> [Supplied text]
--- START ---

I have always liked food: I enjoy cooking, I like eating, and I especially value sharing mealtimes together with family and loved ones. I also enjoy snacking, and I like going out to coffee shops, and I like eating out, and I like getting bits of take-out and nibbling them while I’m out for a walk or sitting in the park.
But I also like to be lean and healthy and fit. And for the last few years, I’ve been on a self-directed nutrition education kick.
These two areas of interest and appreciation have started to butt heads.

When I was young, I was very active, growing, and wasn’t particularly educated about (or interested in) nutrition. My family had a fairly healthy, whole-food, pioneer-style diet: lots of rice, pasta, and grains, but also lots of whole farm milk, fresh fruit, veggies, eggs, and some meat and fish. And very little processed food.
Growing up, I could pretty much eat as much as I wanted — and often did — without getting chubby or noticing any negative consequences.
I still like eating just as much, but now I’m more educated about the effects of different foods, as well as the effects they have on my specific body. But I also don’t want to become a utilitarian machine, who ignores the psychological and social gifts that food, and eating together, have to offer. I want to be vibrant and healthy, but I don’t want to optimize only for nutrition and numbers.
So, how to mesh the two?
Certain traditional cultures have done well with this. Like Italy and France, where high quality, wholesome food is a central part of the social fabric in a beautiful, healthy, and sustainable way; enjoyed and celebrated, but also kept in moderation and balance.

--- END ---

> [Task instructions] Please repeat the part of the essay on food and nutrition between "When I was young, I" and "nutrition and numbers.", inclusive. The data that comes next isn't needed for anything here.

> [Given information]
--- START ---

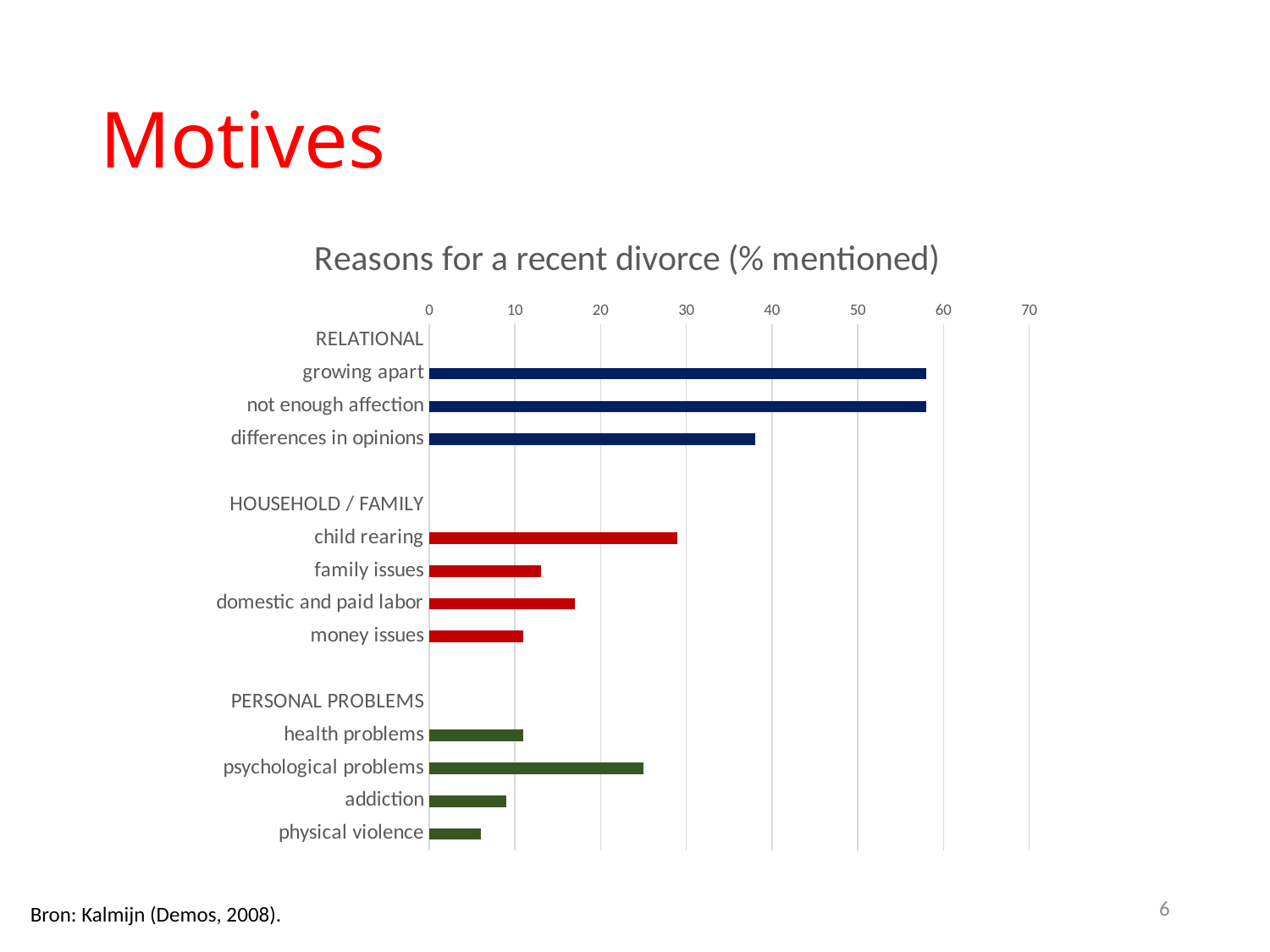
Is the value for differences in opinions greater or less than 30? greater Is the value for psychological problems greater or less than 20? greater What is the title of the chart? Reasons for a recent divorce (% mentioned) Which has a larger value, domestic and paid labor or family issues? domestic and paid labor Which reason has the lowest value in the chart? physical violence Is the value for growing apart greater or less than 50? greater What type of chart is shown on the slide? bar chart How many bars are plotted in the chart? 11 Which has a larger value, child rearing or psychological problems? child rearing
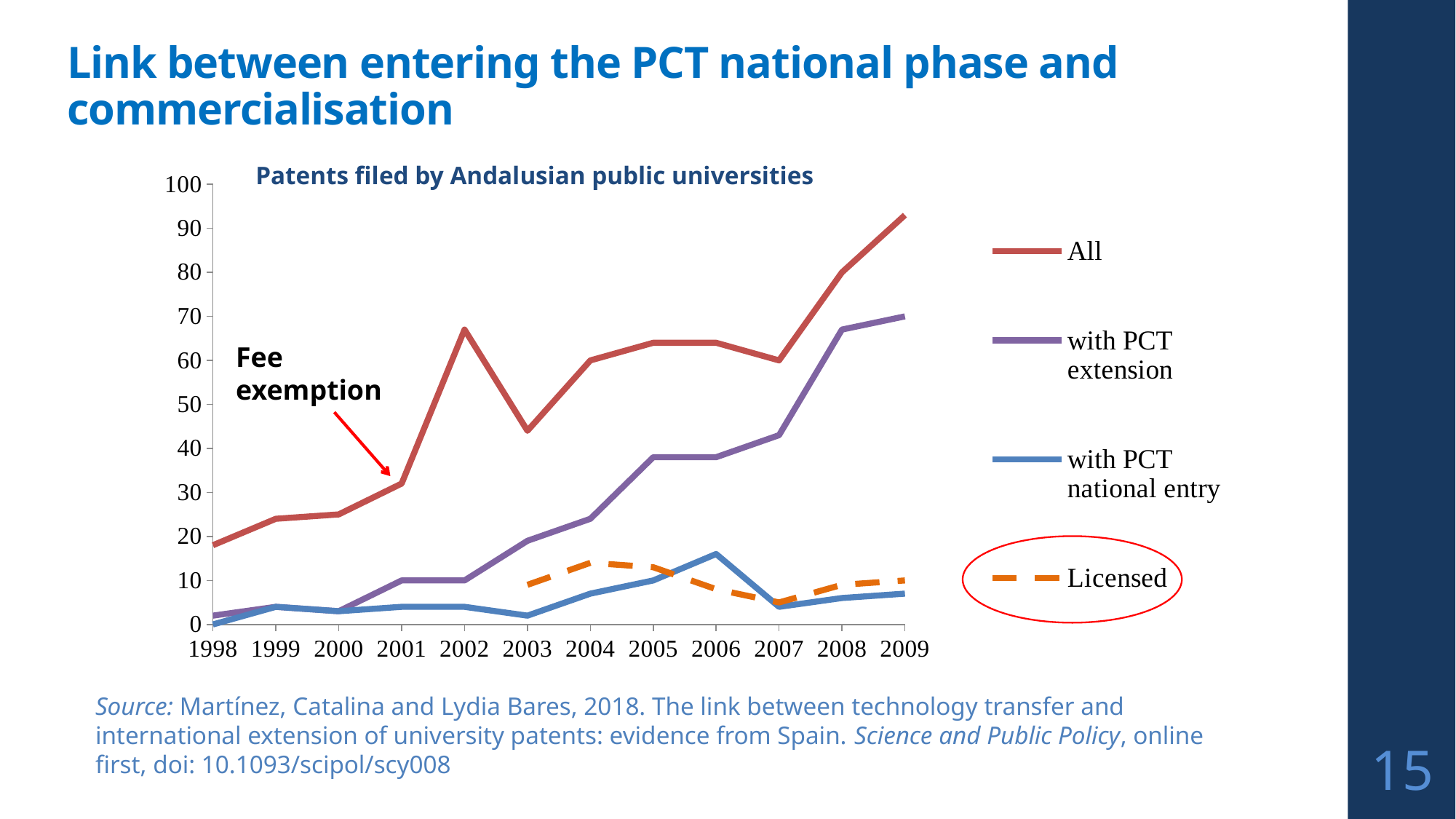
In which year is the 'All' series at its lowest? 1998 How many series does the legend list? 4 How many years are shown on the x axis? 12 In 2006, which is larger: 'with PCT national entry' or 'Licensed'? with PCT national entry Is the value for 'All' in 2009 greater or less than 80? greater What kind of chart is shown on the slide? line chart Is the value for 'with PCT extension' in 2009 greater or less than 60? greater In which year is the 'All' series at its highest? 2009 Is the value for 'All' in 2002 greater or less than 60? greater Which series is drawn with a dashed line? Licensed Does the 'with PCT extension' series rise or fall from 2003 to 2009? rise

--- END ---

> [Task output]
When I was young, I was very active, growing, and wasn’t particularly educated about (or interested in) nutrition. My family had a fairly healthy, whole-food, pioneer-style diet: lots of rice, pasta, and grains, but also lots of whole farm milk, fresh fruit, veggies, eggs, and some meat and fish. And very little processed food.
Growing up, I could pretty much eat as much as I wanted — and often did — without getting chubby or noticing any negative consequences.
I still like eating just as much, but now I’m more educated about the effects of different foods, as well as the effects they have on my specific body. But I also don’t want to become a utilitarian machine, who ignores the psychological and social gifts that food, and eating together, have to offer. I want to be vibrant and healthy, but I don’t want to optimize only for nutrition and numbers.